选段 ::
□ □ □

吃饱喝足以后,散步到妙玉的拢翠庵,刘姥姥在这里只有一个一饮而尽的动作和一句茶太清淡的话,妙玉因此认为这杯子已脏,不可再用,宝玉知其意,建议将这个杯子送给刘姥姥,这就衬托出两个人物的特点,妙玉的“洁”与宝玉的“情”,但是无论是多纯洁、多有情的人最后都无法保持这份纯洁和拥有爱情,最终走向悲剧结局。接下来刘姥姥一个人误打误撞又闯进了怡红院,在这里,她把画误以为是现实中的姑娘,把镜子里的自己误认作是亲家母。在宝玉的住所东游西逛中的言行令人忍俊不禁,而且在这里刘姥姥的作用尤其重要,她不再是众人的笑柄,而是以第一视角来观察和审视怡红院,使叙述者和读者的距离达到最小,在这样一个迷宫一样的居所,她的迷茫不知归路也正是读者的疑惑,也可以解读为对贵族奢靡腐化生活的批判。

3 竭力相助:在流动中看城乡转换

刘姥姥三进荣国府是在高鹗的续本第一百一十三回和第一百一十九回,高鹗也是根据曹雪芹在前文中的提示来进行续写的。如在一进荣国府中,脂砚斋在开头就批道:“此回借刘妪,却是写阿凤正传,并非泛文;且伏二进三进及巧姐之归着。”[3]59在第二次进入荣国府时,巧姐哭闹着要将板儿的佛手抓过来玩,在佛手和柚子类似信物的交换中,为他们日后的缘分千里伏线。刘姥姥这次进入贾府,已经是家道中落,物是人非。凤姐本是贾府中权力与自信的象征,但此时病重在床:“骨瘦如柴,神情恍惚。”[6]刘姥姥得知消息,从乡下赶过来,在床前劝慰她,帮她去庙里祈福,凤姐也是对刘姥姥更加敬重,甚至把自己的命和女儿都托付给她,她也不负众望,在凤姐去世后,偷偷把平儿和巧姐转移到乡下家中,免于被舅舅王仁和贾环等亲人卖给外藩做奴婢。相比于贵族之家的相互倾轧、相互埋怨,刘姥姥朴实、善良、侠义的美德令人动容。此时处在京都繁华地里的高门大户已经落寞,而扎根在深厚土壤里勤劳质朴的村居家庭却充满着希望。

□ □ □

可用清单 ::
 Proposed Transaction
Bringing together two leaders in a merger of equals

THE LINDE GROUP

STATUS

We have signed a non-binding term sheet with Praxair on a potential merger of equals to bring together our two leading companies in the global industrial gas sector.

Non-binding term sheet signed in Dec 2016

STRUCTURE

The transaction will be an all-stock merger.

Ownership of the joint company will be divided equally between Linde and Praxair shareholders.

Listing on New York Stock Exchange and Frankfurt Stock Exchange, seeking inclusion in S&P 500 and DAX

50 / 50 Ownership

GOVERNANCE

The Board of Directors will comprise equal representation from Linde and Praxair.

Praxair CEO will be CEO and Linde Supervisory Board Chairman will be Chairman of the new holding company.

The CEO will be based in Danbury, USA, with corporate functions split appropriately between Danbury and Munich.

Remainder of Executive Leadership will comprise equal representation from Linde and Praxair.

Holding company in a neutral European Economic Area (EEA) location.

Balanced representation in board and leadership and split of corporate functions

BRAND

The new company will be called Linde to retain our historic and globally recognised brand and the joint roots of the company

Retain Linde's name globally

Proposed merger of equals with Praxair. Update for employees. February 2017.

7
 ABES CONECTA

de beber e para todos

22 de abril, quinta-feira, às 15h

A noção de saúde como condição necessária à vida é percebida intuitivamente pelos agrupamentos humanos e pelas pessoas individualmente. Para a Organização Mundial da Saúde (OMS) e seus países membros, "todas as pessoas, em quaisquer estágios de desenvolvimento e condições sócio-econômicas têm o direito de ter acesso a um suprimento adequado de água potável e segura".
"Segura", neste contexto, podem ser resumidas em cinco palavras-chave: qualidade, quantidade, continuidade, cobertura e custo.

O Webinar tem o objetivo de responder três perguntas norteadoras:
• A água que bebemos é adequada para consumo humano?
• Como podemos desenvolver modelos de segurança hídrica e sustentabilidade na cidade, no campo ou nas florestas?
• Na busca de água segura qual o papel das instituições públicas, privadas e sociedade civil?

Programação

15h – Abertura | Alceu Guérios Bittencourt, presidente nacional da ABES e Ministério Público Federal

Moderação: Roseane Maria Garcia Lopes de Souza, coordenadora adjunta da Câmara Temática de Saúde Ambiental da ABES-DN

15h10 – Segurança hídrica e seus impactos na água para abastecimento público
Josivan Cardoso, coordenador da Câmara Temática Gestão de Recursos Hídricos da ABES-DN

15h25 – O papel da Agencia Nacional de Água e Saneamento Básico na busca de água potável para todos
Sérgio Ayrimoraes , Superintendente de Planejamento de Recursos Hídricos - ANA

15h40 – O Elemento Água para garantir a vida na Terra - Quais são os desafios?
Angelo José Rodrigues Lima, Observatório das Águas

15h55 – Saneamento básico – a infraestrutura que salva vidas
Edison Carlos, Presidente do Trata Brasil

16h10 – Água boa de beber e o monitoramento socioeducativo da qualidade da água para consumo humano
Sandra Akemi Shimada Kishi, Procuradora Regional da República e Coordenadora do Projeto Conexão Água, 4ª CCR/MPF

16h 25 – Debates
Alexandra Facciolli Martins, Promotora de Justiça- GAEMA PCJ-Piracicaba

□ □ □

任务 1 ::
在关于刘姥姥的选段中,凤姐去世后,刘姥姥把谁偷偷转移到了乡下家中?
任务 2 ::
从关于刘姥姥的选段中复制“3 竭力相助:在流动中看城乡转换”与“质朴的村居家庭却充满着希望。”之间的文字,两端都包括在内。

答案 1 ::
平儿和巧姐。

答案 2 ::
3 竭力相助:在流动中看城乡转换

刘姥姥三进荣国府是在高鹗的续本第一百一十三回和第一百一十九回,高鹗也是根据曹雪芹在前文中的提示来进行续写的。如在一进荣国府中,脂砚斋在开头就批道:“此回借刘妪,却是写阿凤正传,并非泛文;且伏二进三进及巧姐之归着。”[3]59在第二次进入荣国府时,巧姐哭闹着要将板儿的佛手抓过来玩,在佛手和柚子类似信物的交换中,为他们日后的缘分千里伏线。刘姥姥这次进入贾府,已经是家道中落,物是人非。凤姐本是贾府中权力与自信的象征,但此时病重在床:“骨瘦如柴,神情恍惚。”[6]刘姥姥得知消息,从乡下赶过来,在床前劝慰她,帮她去庙里祈福,凤姐也是对刘姥姥更加敬重,甚至把自己的命和女儿都托付给她,她也不负众望,在凤姐去世后,偷偷把平儿和巧姐转移到乡下家中,免于被舅舅王仁和贾环等亲人卖给外藩做奴婢。相比于贵族之家的相互倾轧、相互埋怨,刘姥姥朴实、善良、侠义的美德令人动容。此时处在京都繁华地里的高门大户已经落寞,而扎根在深厚土壤里勤劳质朴的村居家庭却充满着希望。